### Introduction to AI - Worksheet 4

In this tutorial we are going to explore our third spam filtering technique: naive bayes classifiers. As usual you will find installation instructions on the course web page http://www.cs.bham.ac.uk/ mmk/Teaching/AI/index.html.

A note on notation: In the `bag of words' representation we represent each email as a vector of features. Each feature corresponds to a word in the corpus, and is 1 if that word is present in the email and 0 otherwise.

emaili = [feature1, feature2, ... , featuren]

We will use P(featurei = 1 | class = c) or just P(featurei | class = c) to represent the probability of a feature i occurring in an email given that the email belongs to a class c, where c may be genuine or spam.

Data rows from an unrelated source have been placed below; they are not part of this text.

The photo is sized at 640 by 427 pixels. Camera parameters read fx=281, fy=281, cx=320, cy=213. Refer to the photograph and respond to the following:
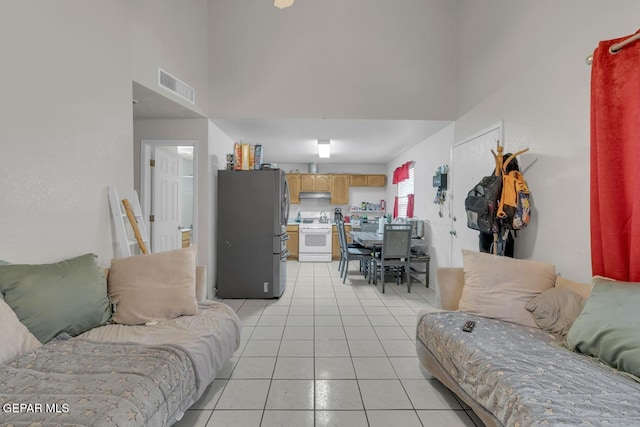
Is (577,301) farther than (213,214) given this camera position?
No

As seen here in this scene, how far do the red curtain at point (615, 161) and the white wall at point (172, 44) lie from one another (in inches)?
135

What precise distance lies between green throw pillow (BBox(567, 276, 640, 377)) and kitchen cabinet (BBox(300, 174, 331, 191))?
18.8ft

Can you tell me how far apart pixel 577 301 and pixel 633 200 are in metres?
0.63

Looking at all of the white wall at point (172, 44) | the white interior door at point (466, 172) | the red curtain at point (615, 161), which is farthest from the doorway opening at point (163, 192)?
the red curtain at point (615, 161)

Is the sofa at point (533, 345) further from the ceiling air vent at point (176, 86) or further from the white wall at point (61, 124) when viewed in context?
the ceiling air vent at point (176, 86)

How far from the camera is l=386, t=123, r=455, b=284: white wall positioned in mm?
3945

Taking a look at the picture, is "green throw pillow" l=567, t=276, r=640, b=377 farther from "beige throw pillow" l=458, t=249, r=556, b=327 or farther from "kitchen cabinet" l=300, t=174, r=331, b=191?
"kitchen cabinet" l=300, t=174, r=331, b=191

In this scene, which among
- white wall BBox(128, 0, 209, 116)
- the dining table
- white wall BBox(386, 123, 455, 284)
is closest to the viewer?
white wall BBox(128, 0, 209, 116)

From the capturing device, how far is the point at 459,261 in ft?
11.5

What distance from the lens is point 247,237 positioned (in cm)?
376

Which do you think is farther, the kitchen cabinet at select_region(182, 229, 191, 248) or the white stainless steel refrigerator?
the kitchen cabinet at select_region(182, 229, 191, 248)

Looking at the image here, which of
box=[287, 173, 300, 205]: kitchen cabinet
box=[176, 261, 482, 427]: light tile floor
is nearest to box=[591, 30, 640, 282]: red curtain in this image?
box=[176, 261, 482, 427]: light tile floor

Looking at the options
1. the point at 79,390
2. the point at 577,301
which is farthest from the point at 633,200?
the point at 79,390

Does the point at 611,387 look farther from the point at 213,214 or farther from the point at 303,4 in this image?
the point at 303,4
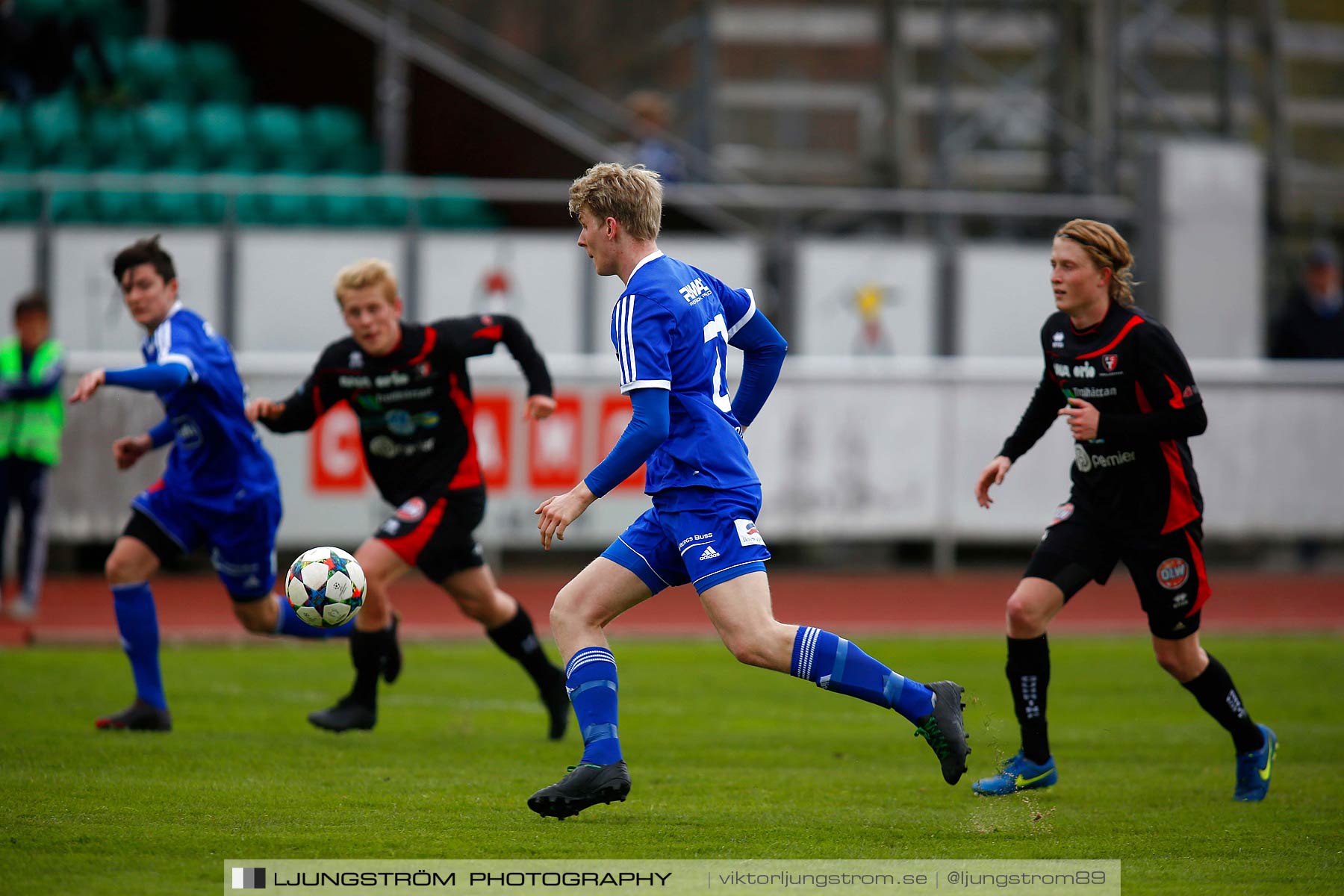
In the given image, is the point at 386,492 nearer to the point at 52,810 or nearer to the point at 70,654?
the point at 52,810

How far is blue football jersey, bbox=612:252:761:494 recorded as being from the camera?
522 centimetres

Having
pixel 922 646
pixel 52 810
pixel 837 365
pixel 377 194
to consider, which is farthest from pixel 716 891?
pixel 377 194

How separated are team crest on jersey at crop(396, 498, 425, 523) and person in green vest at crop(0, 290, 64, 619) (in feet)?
17.1

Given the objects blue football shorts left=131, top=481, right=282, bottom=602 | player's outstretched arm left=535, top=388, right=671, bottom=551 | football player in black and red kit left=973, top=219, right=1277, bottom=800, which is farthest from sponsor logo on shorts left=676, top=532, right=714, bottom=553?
blue football shorts left=131, top=481, right=282, bottom=602

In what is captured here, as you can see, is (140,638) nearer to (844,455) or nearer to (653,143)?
(844,455)

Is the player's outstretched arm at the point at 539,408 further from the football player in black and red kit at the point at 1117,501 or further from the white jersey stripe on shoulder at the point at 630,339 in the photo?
the football player in black and red kit at the point at 1117,501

P(spam) will denote denote either the prior probability that an email is spam (before looking at its content), or the posterior probability that an email is spam after looking at its content. The later is more correctly written P(class = spam | emaili) or P(class = spam | [feature1, feature2, ... , featuren]). Similarly for P(genuine). The usage will be clear from context.

You may have noticed two problems with the decision tree techniques we used last week:

• The decision trees are limited by the available rules. If no rule classifies an email, the decision tree cannot classify it.
• Classifying a genuine email as spam is much worse than classifying a spam as genuine, however the decision tree algorithm does not take account of this.

We are going to address these two problems. The first problem we will address by using the `bag of words' representation discussed in last week's tutorial. The second problem we can address by taking advantage of the probabilities the naive bayes algorithm generates.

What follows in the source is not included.